▼

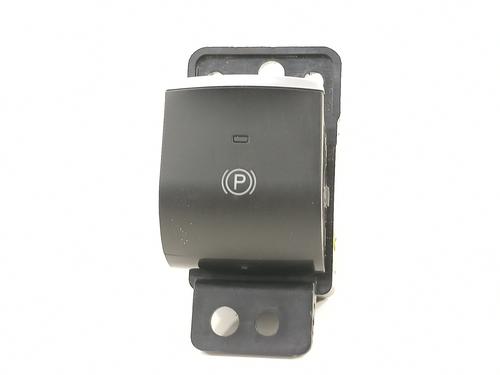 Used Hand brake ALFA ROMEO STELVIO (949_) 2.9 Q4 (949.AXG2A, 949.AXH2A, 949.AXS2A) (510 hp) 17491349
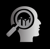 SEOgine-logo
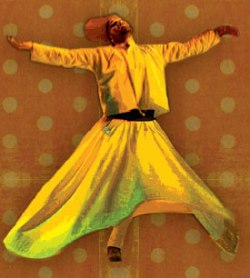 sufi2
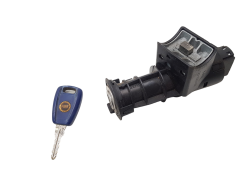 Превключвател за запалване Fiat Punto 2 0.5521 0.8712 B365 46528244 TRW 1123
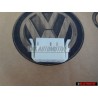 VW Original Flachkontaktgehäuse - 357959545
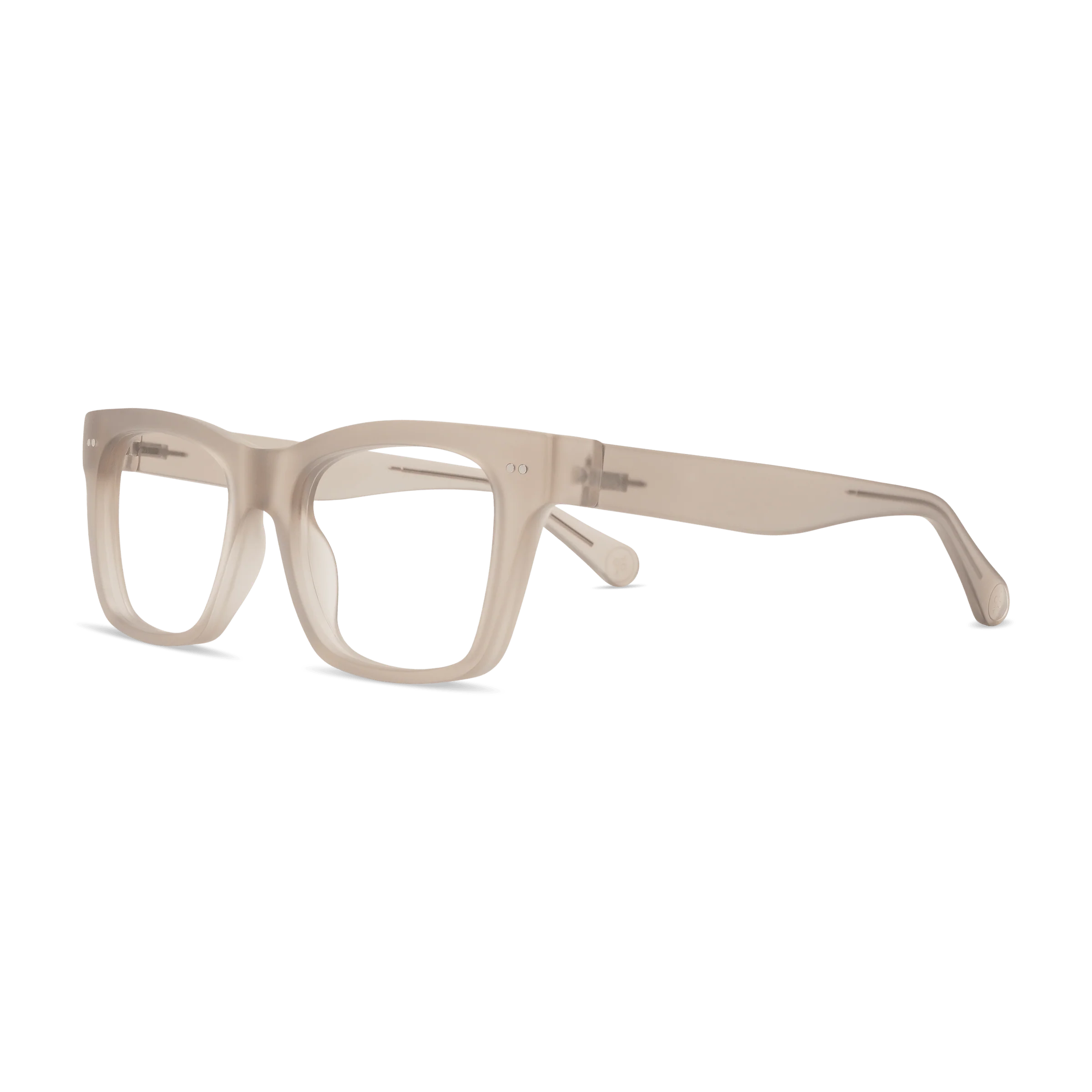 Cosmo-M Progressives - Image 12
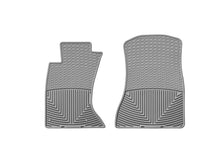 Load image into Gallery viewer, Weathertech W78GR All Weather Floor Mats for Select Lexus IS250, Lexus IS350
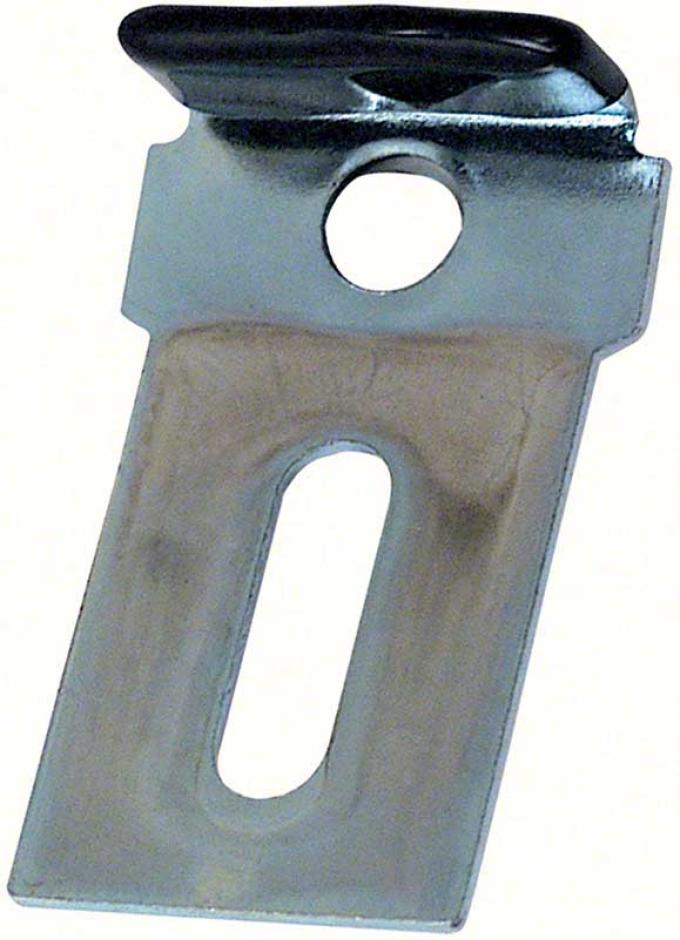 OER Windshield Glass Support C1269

▲

## WHAT IS NEEDED
Reproduce the text of every record above word for word, without the pictures.

## EXERCISE SOLUTION
 Used Hand brake ALFA ROMEO STELVIO (949_) 2.9 Q4 (949.AXG2A, 949.AXH2A, 949.AXS2A) (510 hp) 17491349
 SEOgine-logo
 sufi2
 Превключвател за запалване Fiat Punto 2 0.5521 0.8712 B365 46528244 TRW 1123
 VW Original Flachkontaktgehäuse - 357959545
 Cosmo-M Progressives - Image 12
 Load image into Gallery viewer, Weathertech W78GR All Weather Floor Mats for Select Lexus IS250, Lexus IS350
 OER Windshield Glass Support C1269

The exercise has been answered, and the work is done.